Instruction:
Convert the data below, from its first line through the line containing "30H12L16 36L34 40V42H52L54", inclusive, into a Markdown table with the columns Row and Line, skipping any blank lines.

********************

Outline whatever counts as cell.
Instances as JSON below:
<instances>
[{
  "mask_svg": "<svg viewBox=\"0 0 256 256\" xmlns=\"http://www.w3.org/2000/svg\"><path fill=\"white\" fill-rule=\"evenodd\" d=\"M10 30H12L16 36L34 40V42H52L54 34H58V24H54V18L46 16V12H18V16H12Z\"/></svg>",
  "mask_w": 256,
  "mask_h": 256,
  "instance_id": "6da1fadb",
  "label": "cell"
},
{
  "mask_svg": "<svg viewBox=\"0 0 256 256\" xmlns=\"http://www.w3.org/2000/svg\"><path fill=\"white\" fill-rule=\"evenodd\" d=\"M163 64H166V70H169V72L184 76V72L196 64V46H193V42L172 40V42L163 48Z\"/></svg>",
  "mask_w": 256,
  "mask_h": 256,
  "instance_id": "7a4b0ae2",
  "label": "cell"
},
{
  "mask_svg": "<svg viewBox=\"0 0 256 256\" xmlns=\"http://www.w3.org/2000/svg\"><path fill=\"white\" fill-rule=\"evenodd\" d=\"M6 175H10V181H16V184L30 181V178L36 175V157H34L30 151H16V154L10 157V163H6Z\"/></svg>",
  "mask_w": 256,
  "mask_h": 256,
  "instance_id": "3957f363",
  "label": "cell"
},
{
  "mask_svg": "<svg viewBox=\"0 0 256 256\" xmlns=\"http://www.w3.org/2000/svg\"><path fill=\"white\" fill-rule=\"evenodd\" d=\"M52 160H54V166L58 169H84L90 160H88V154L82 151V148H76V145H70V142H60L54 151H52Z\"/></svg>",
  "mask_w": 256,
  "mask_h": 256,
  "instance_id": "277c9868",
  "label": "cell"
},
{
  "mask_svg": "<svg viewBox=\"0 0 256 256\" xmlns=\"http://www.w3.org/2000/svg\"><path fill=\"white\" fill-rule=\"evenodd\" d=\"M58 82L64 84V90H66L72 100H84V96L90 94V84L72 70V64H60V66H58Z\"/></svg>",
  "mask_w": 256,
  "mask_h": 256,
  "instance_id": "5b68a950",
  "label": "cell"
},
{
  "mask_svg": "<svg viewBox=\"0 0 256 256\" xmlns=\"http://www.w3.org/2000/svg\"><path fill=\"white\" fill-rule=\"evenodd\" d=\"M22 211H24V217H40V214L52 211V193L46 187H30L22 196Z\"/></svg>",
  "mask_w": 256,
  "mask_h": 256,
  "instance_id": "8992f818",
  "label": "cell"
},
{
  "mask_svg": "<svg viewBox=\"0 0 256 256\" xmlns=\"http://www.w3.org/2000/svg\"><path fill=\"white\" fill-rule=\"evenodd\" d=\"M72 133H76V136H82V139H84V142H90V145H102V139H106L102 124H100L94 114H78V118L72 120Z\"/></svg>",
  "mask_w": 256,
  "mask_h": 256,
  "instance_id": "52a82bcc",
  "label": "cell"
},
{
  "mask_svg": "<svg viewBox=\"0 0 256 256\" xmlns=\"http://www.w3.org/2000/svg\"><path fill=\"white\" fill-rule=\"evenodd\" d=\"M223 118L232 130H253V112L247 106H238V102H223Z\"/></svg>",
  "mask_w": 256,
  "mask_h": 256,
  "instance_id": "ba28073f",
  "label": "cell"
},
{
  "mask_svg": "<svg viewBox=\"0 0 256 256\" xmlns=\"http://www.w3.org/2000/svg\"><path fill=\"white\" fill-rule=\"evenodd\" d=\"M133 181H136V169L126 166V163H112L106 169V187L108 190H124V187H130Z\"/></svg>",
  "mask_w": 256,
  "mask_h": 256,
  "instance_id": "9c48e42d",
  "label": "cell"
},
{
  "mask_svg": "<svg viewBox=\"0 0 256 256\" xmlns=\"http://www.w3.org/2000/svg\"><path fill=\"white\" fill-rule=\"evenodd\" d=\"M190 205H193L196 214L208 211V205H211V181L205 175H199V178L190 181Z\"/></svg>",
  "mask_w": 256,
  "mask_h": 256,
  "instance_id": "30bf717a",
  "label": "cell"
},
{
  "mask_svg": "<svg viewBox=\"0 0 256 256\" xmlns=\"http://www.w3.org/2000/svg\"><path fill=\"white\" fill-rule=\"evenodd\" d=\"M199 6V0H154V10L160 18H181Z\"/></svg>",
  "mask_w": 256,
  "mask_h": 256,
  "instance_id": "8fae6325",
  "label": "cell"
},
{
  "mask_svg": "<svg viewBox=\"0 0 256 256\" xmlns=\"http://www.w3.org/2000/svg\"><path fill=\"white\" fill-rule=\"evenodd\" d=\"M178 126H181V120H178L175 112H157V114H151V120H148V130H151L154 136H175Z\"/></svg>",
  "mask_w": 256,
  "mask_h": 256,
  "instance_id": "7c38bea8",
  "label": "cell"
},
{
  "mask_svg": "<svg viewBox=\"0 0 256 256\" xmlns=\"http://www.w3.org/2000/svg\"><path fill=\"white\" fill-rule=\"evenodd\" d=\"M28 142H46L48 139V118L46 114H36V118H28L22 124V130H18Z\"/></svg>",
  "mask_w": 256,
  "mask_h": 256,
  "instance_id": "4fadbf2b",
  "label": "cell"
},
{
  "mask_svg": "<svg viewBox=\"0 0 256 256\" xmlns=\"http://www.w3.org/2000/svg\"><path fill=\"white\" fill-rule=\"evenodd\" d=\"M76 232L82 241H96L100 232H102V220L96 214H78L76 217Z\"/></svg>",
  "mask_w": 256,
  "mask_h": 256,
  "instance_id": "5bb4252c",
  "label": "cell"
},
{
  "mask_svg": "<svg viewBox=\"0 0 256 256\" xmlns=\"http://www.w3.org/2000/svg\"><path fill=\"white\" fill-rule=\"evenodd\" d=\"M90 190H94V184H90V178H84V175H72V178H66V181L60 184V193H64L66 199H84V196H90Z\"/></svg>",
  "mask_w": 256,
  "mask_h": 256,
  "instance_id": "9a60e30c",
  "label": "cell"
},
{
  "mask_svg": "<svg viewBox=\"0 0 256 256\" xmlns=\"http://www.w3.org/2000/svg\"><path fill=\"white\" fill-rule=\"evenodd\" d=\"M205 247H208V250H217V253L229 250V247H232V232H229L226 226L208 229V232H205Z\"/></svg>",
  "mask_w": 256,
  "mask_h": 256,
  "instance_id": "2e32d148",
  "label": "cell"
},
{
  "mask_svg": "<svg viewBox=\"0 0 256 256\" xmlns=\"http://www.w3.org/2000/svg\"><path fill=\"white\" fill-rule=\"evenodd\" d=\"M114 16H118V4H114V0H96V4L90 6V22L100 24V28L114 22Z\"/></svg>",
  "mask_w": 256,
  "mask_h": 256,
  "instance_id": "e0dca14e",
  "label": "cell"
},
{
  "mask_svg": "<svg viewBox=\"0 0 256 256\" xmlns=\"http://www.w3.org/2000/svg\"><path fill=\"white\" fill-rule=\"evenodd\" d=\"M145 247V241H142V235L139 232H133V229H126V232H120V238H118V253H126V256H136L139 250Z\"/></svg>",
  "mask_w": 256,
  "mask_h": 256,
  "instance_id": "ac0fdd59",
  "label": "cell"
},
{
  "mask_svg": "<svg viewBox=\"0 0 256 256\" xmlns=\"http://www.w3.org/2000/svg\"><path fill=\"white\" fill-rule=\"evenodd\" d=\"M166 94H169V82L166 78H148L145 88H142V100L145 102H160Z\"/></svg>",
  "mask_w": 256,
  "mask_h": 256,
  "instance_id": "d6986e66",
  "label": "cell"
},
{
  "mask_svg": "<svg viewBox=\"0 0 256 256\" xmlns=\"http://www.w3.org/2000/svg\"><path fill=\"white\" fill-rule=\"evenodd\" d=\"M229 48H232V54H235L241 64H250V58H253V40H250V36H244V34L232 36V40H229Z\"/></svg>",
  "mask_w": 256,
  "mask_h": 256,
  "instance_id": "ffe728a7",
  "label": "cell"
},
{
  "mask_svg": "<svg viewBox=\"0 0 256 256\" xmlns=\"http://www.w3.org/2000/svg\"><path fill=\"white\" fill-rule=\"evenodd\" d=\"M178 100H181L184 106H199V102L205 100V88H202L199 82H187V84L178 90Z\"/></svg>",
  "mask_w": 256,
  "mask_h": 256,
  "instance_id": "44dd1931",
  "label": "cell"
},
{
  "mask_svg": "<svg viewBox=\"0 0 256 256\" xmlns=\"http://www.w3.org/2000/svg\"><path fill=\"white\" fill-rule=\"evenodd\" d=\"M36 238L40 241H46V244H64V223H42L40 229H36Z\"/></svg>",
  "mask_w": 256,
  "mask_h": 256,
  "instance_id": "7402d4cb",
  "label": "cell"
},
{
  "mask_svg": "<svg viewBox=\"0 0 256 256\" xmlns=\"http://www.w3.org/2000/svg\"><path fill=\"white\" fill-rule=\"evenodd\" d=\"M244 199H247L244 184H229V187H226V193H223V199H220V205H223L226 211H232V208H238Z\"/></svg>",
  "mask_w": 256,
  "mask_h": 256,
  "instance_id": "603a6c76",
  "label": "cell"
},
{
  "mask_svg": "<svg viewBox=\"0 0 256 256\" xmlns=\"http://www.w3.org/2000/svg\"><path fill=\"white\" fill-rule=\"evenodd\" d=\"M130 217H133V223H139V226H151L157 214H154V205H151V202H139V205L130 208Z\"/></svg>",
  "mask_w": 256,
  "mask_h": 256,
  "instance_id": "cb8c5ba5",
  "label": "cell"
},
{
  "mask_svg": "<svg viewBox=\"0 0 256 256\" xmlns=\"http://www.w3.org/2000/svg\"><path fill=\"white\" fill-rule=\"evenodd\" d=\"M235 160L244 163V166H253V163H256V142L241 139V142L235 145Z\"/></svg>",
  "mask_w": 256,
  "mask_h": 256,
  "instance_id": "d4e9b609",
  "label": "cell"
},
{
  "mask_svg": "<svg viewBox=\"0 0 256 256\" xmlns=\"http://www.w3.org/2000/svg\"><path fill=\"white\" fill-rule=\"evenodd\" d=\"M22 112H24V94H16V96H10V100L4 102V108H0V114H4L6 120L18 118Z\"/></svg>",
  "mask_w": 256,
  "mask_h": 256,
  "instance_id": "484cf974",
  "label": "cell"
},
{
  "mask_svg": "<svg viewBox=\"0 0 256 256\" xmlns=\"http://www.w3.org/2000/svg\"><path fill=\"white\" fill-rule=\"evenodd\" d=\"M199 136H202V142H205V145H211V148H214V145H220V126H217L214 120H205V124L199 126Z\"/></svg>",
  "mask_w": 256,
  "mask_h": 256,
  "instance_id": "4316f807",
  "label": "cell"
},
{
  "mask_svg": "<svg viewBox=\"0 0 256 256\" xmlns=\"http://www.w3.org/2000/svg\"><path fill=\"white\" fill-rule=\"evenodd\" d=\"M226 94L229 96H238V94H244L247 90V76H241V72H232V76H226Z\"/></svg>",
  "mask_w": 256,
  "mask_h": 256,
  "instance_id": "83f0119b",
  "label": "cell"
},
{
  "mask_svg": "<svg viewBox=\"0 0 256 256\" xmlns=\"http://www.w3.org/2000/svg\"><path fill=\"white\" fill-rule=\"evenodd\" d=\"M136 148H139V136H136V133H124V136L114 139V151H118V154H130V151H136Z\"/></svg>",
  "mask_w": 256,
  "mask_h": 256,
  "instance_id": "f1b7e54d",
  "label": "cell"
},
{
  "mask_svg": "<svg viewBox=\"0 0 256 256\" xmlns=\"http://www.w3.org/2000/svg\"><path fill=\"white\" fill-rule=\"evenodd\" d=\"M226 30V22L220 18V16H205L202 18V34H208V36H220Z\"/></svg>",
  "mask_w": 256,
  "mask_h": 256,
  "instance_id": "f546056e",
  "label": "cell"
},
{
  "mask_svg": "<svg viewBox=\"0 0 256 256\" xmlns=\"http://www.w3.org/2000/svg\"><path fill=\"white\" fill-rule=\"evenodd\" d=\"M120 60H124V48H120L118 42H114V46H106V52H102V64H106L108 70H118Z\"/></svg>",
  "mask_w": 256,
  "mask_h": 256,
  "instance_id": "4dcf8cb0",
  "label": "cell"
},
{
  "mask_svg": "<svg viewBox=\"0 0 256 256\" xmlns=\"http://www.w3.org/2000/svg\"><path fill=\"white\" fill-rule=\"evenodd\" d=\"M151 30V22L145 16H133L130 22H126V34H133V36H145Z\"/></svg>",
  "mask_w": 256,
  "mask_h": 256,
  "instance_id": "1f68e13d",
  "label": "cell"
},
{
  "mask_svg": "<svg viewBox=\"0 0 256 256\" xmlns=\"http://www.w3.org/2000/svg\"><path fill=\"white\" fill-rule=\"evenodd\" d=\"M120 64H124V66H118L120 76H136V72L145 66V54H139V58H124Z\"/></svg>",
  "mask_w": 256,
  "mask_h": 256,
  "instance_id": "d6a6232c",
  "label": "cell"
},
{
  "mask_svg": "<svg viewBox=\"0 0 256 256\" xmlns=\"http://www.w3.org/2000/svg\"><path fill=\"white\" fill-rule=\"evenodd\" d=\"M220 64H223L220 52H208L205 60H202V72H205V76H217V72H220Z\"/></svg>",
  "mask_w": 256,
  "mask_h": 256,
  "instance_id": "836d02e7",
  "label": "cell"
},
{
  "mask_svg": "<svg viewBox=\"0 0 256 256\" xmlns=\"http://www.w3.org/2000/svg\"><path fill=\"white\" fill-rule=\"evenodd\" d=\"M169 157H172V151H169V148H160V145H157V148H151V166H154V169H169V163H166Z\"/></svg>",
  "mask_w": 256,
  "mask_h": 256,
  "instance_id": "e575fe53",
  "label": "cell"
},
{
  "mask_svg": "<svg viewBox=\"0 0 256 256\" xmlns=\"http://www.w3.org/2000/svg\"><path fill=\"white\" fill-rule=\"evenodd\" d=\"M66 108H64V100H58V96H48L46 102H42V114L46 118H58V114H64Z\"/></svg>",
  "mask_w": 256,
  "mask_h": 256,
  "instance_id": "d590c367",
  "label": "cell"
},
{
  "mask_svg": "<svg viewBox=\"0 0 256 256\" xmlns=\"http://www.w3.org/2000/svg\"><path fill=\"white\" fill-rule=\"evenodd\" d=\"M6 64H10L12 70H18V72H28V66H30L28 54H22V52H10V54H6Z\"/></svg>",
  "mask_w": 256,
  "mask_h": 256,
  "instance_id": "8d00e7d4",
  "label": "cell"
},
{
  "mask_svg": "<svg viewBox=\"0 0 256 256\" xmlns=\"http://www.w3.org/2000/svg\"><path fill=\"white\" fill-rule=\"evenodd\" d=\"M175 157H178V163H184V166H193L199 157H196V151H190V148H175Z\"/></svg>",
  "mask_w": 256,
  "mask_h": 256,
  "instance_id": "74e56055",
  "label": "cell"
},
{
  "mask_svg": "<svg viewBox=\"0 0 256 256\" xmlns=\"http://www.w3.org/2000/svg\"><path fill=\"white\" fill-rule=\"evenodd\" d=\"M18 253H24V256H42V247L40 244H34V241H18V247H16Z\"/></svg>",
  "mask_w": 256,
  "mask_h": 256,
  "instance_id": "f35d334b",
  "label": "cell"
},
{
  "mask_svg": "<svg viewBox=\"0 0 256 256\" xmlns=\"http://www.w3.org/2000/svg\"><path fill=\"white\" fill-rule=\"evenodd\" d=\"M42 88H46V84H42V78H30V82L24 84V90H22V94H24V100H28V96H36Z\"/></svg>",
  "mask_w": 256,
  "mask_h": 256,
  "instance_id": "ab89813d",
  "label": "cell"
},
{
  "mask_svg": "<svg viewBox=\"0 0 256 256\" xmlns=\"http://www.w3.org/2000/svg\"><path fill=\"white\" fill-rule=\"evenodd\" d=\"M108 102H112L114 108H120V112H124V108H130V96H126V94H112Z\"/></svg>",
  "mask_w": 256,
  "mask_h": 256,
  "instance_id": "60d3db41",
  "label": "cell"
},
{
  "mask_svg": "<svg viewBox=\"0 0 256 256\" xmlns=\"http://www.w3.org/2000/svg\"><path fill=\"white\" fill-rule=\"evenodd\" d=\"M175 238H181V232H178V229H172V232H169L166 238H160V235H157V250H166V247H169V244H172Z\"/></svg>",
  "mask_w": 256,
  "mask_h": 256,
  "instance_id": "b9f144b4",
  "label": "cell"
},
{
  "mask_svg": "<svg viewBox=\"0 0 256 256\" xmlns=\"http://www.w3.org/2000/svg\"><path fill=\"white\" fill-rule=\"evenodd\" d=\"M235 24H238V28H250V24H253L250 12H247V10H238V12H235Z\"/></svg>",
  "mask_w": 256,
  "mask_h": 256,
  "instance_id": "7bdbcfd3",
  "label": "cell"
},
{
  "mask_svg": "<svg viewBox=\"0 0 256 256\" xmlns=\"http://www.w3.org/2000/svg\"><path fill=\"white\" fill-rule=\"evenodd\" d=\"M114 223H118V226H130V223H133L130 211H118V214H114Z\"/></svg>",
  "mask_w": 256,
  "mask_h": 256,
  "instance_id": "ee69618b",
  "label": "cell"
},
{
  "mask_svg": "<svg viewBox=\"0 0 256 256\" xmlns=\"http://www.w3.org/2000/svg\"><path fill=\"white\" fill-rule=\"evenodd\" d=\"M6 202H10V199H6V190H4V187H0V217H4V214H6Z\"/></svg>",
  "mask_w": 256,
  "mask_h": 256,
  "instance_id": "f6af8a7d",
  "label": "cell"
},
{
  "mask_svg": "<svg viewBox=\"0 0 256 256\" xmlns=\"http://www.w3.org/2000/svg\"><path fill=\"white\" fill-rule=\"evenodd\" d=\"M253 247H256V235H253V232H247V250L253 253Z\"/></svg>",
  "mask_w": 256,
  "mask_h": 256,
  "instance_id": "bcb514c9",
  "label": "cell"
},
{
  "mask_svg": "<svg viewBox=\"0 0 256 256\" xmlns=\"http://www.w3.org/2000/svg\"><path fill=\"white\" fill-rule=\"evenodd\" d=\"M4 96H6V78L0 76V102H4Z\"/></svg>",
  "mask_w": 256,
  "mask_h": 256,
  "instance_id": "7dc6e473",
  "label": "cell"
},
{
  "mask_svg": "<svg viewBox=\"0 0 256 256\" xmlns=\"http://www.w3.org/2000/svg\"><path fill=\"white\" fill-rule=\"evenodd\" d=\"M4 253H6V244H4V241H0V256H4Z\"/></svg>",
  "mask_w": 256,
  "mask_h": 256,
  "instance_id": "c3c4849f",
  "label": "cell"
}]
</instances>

********************

Answer in full:
| Row | Line |
|---|---|
| 1 | Outline whatever counts as cell. |
| 2 | Instances as JSON below: |
| 3 | <instances> |
| 4 | [{ |
| 5 |   "mask_svg": "<svg viewBox=\"0 0 256 256\" xmlns=\"http://www.w3.org/2000/svg\"><path fill=\"white\" fill-rule=\"evenodd\" d=\"M10 30H12L16 36L34 40V42H52L54 34H58V24H54V18L46 16V12H18V16H12Z\"/></svg>", |